> [Exercise details]: In the copy you make, include no pictures, and transcribe every record exactly.

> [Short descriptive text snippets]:
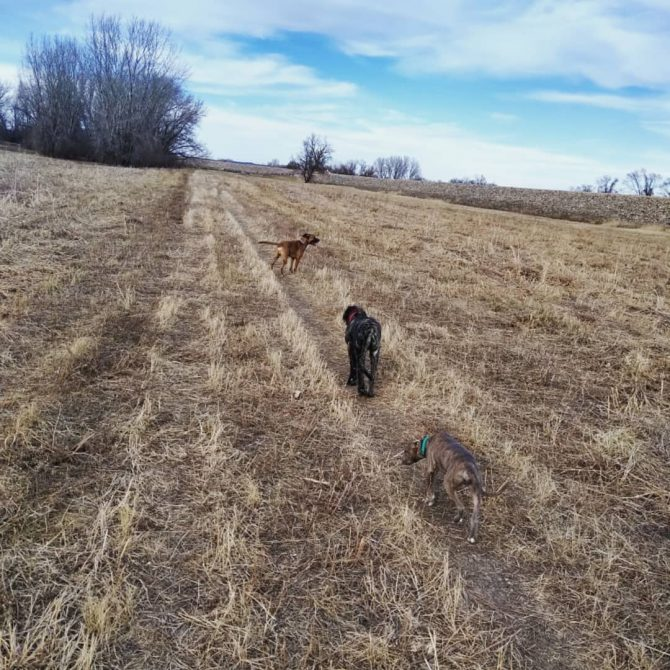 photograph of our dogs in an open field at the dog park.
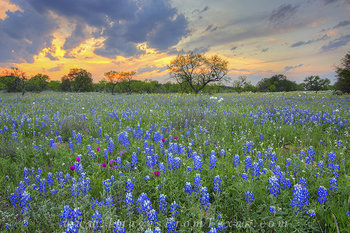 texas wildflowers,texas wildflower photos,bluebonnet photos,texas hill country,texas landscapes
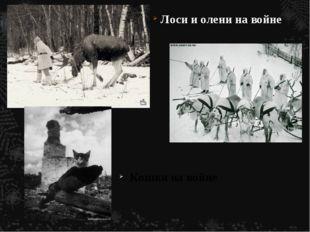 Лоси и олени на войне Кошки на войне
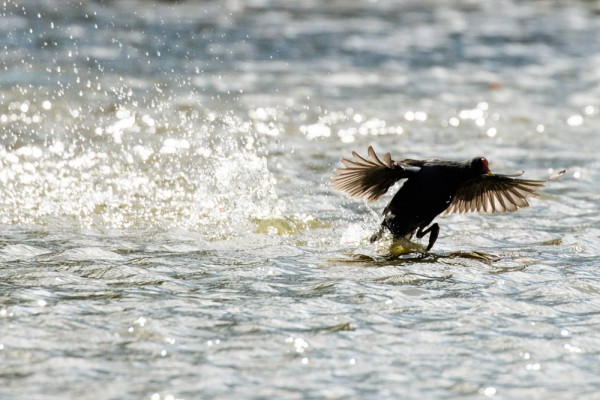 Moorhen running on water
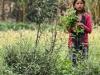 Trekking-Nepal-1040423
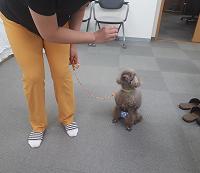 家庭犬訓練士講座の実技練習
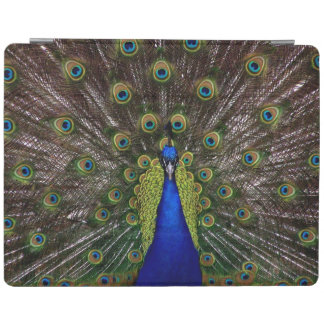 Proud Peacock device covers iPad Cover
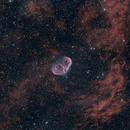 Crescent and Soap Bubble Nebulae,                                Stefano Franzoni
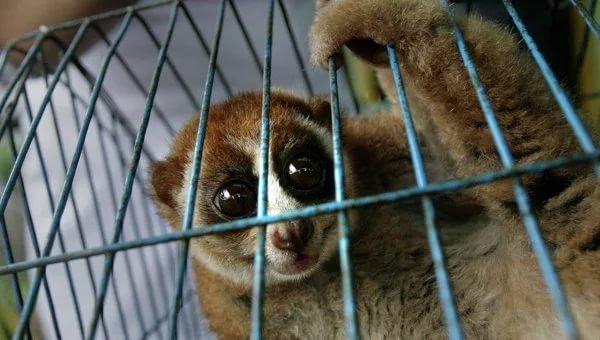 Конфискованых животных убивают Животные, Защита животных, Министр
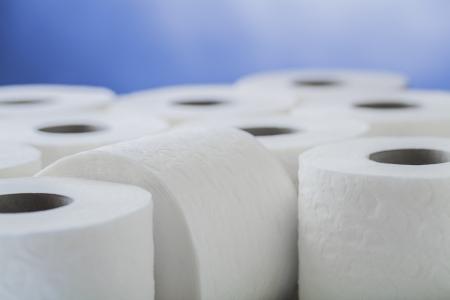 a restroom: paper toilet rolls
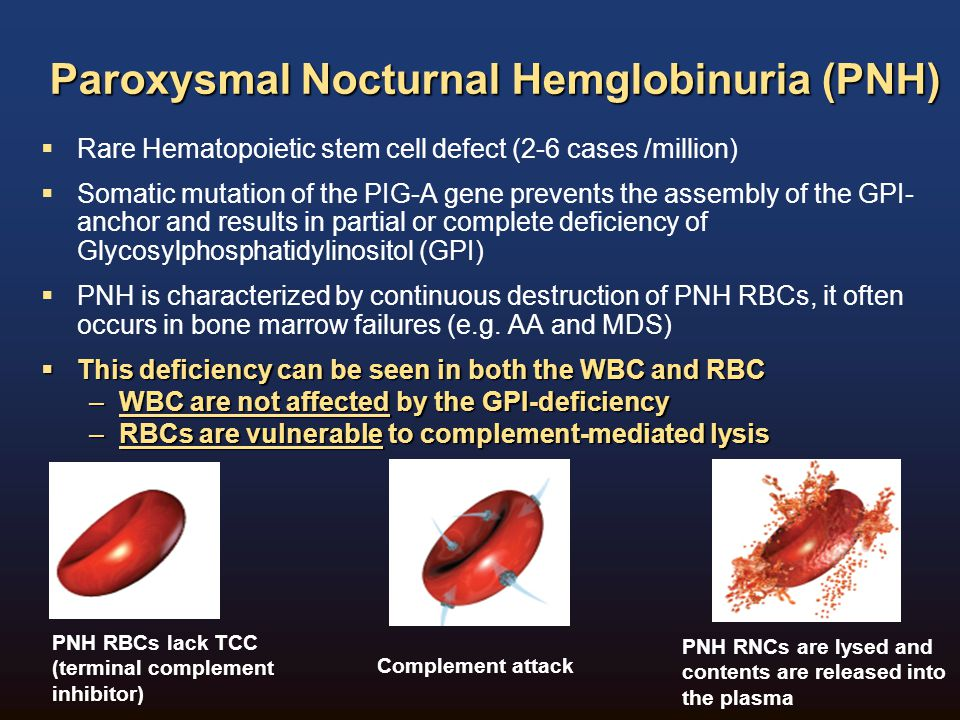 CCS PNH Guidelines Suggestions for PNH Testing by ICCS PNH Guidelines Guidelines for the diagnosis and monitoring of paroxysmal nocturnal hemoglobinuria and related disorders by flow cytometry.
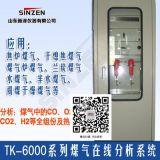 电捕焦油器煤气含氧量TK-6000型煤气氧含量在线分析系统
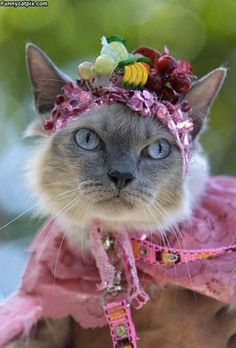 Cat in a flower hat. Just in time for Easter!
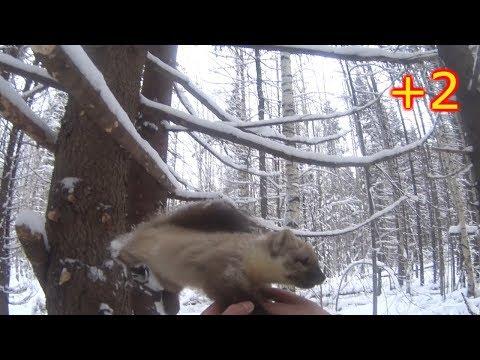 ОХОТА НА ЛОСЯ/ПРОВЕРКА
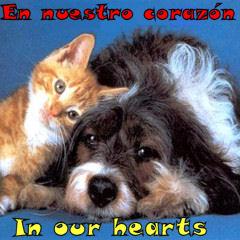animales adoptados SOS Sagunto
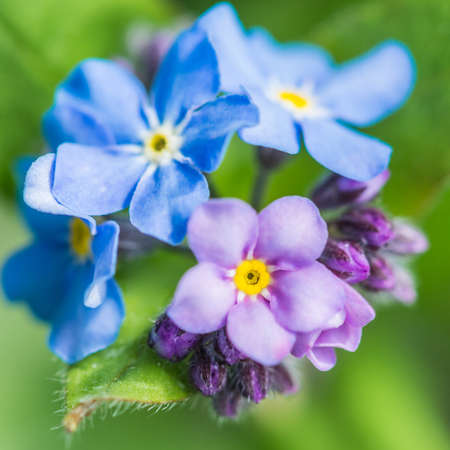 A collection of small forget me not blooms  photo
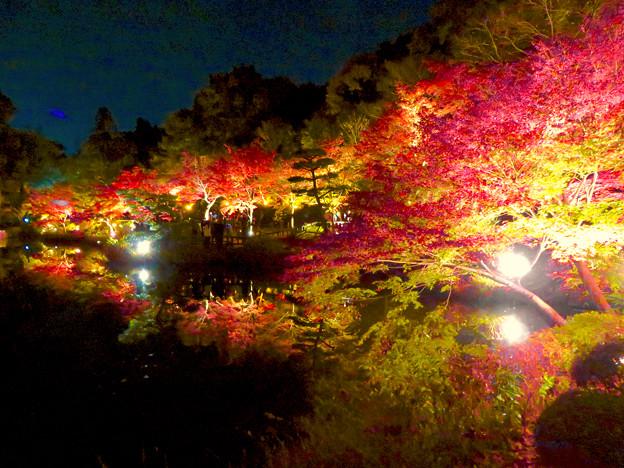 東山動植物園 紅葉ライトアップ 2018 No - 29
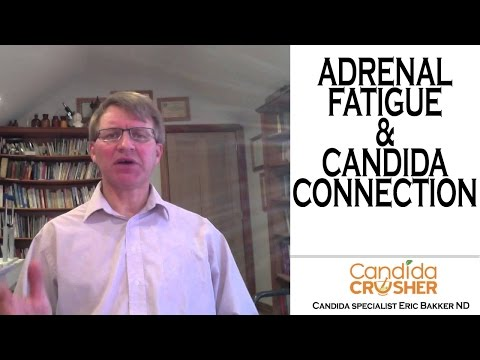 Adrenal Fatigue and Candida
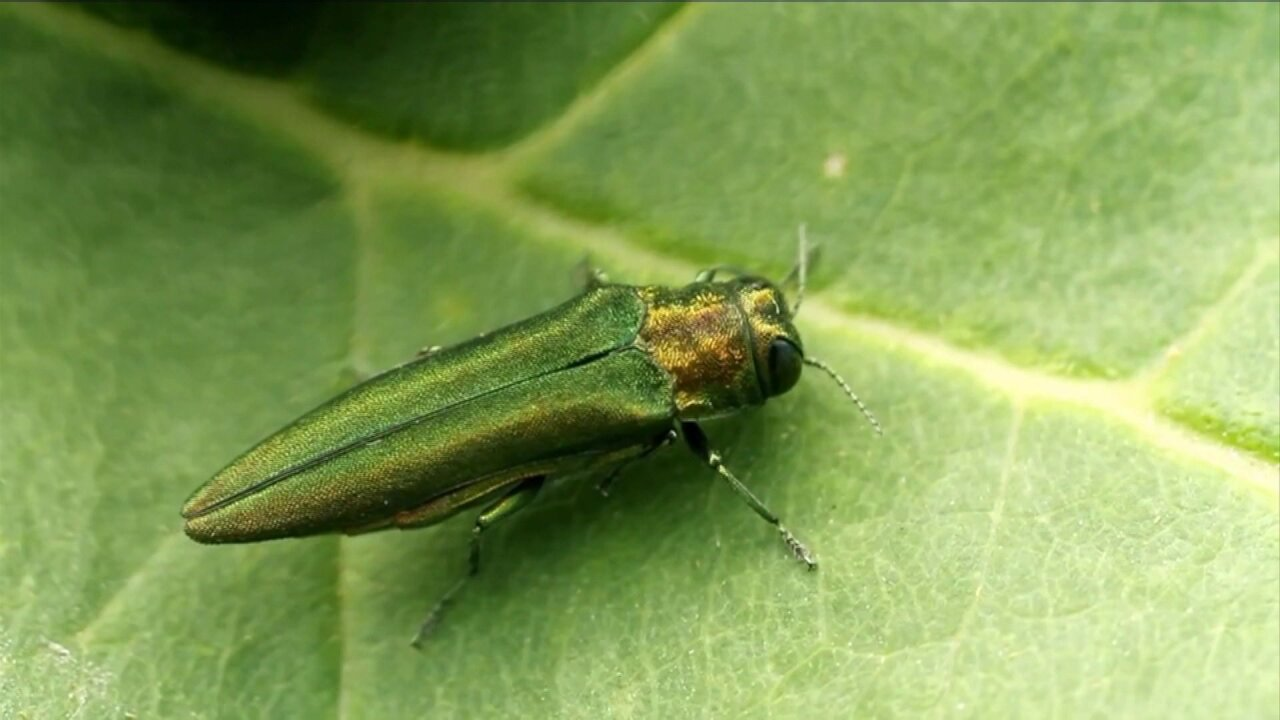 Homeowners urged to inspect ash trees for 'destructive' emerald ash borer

> [Solution to this exercise]:
 photograph of our dogs in an open field at the dog park.
 texas wildflowers,texas wildflower photos,bluebonnet photos,texas hill country,texas landscapes
 Лоси и олени на войне Кошки на войне
 Moorhen running on water
 Trekking-Nepal-1040423
 家庭犬訓練士講座の実技練習
 Proud Peacock device covers iPad Cover
 Crescent and Soap Bubble Nebulae,                                Stefano Franzoni
 Конфискованых животных убивают Животные, Защита животных, Министр
 a restroom: paper toilet rolls
 CCS PNH Guidelines Suggestions for PNH Testing by ICCS PNH Guidelines Guidelines for the diagnosis and monitoring of paroxysmal nocturnal hemoglobinuria and related disorders by flow cytometry.
 电捕焦油器煤气含氧量TK-6000型煤气氧含量在线分析系统
 Cat in a flower hat. Just in time for Easter!
 ОХОТА НА ЛОСЯ/ПРОВЕРКА
animales adoptados SOS Sagunto
 A collection of small forget me not blooms  photo
 東山動植物園 紅葉ライトアップ 2018 No - 29
 Adrenal Fatigue and Candida
 Homeowners urged to inspect ash trees for 'destructive' emerald ash borer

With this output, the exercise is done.